**Exercise description:** Edit the entries below so that "beige building" becomes "tan building", and change nothing else.

[Records of scene-based questions]

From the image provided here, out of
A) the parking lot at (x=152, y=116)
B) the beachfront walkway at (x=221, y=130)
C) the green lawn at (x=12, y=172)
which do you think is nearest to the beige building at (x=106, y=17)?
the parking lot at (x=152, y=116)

**Output below:**
From the image provided here, out of
A) the parking lot at (x=152, y=116)
B) the beachfront walkway at (x=221, y=130)
C) the green lawn at (x=12, y=172)
which do you think is nearest to the tan building at (x=106, y=17)?
the parking lot at (x=152, y=116)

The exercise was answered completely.